The coup leaders initially promised elections within 60 days, but Camara said on Wednesday that the group would organise a presidential election by 2010.

Camara also plans to lead a 32-member National Council for Democracy and Development (CNDD), made up of 26 military officers and six civilians.

Richard Cornwell, a regional analyst from the Institute of Security Studies in Pretoria, South Africa, told Al Jazeera that there seems to be an enthusiastic atmosphere for Camara.

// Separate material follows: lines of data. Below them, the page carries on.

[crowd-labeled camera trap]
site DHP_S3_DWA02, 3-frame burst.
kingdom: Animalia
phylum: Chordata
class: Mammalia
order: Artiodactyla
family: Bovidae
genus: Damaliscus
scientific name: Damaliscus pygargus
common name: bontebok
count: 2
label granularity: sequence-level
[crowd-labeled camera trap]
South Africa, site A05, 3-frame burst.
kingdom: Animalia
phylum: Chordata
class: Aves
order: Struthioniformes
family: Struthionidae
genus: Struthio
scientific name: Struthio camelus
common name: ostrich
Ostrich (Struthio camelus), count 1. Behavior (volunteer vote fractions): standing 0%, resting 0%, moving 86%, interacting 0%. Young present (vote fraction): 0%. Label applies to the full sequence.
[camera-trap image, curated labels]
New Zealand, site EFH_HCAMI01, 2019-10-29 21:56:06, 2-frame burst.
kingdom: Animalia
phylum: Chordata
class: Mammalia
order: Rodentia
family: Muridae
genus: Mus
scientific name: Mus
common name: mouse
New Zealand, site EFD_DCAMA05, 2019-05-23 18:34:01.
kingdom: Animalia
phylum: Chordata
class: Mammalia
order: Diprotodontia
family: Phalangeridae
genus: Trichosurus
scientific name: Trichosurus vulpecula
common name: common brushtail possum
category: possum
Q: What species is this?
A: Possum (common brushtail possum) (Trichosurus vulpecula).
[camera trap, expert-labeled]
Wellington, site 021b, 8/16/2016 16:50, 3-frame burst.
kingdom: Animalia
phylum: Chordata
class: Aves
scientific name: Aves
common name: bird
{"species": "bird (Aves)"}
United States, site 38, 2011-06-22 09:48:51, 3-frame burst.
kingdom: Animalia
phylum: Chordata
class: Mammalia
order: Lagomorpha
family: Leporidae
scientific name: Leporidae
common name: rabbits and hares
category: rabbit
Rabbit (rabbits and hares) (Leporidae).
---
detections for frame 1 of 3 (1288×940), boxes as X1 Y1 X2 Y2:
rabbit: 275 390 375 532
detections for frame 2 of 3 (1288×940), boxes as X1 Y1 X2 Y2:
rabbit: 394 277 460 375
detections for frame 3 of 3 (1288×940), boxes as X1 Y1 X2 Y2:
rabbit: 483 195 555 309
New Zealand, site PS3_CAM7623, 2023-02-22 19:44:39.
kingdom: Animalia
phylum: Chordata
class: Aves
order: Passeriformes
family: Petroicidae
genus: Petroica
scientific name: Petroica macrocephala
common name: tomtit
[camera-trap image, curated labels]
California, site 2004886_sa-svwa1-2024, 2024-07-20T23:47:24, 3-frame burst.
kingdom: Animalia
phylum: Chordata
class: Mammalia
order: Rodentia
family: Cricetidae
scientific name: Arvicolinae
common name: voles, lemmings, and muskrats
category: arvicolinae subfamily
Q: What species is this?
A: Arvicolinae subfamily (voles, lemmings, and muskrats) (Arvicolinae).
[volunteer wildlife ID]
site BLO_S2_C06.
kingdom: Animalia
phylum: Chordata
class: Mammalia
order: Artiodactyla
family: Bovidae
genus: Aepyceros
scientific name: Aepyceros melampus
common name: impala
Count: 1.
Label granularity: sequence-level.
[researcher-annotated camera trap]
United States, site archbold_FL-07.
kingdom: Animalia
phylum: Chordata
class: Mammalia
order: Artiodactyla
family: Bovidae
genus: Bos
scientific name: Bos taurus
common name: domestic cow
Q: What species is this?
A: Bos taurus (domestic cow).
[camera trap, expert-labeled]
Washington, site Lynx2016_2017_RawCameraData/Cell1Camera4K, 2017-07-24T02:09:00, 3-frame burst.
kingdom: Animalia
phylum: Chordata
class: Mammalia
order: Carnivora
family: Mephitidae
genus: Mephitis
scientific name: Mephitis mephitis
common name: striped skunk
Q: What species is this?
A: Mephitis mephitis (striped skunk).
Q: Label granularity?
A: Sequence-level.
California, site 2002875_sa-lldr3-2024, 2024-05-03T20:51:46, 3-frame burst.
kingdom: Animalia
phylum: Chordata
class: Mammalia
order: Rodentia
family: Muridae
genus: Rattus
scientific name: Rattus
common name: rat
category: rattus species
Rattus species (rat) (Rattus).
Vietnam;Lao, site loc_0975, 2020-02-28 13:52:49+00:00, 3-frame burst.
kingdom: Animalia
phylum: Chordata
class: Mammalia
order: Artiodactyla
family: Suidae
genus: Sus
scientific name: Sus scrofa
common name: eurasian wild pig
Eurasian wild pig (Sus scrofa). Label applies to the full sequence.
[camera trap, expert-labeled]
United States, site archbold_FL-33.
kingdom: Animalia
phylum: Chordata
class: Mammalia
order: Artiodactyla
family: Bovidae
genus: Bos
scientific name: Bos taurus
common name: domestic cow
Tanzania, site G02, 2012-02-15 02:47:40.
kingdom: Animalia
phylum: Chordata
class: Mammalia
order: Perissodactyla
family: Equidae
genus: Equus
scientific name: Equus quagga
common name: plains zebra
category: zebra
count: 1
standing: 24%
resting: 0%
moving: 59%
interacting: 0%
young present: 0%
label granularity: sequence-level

"It's early days yet, a lot can happen in politics even in one week ... and there are all kinds of ambitious politicians there who may have their own interests in mind," he said.

Cheering crowds

"But it is well known that the army itself has a lot of grievances against the old regime, and there may be future attempts to change just who may be heading this country, but all this remains to be seen."

Thousands of Guineans, cheered Camara as he brandished the national flag, while on board a military convoy, waving to the crowd in Conakry on Wednesday.

The pro-coup forces continue to move freely and unopposed around the sprawling coastal city, and according to witnesses and police sources, were arresting potential opponents.

In a televised statement broadcast on Wednesday, Camara defended the coup as "a civic act ... to save a people in distress".

But the United Nations, the European Union and the United States all condemned the latest political upheaval in Africa, which follows post-election turmoil in Kenya and Zimbabwe, and an August military coup in Mauritania.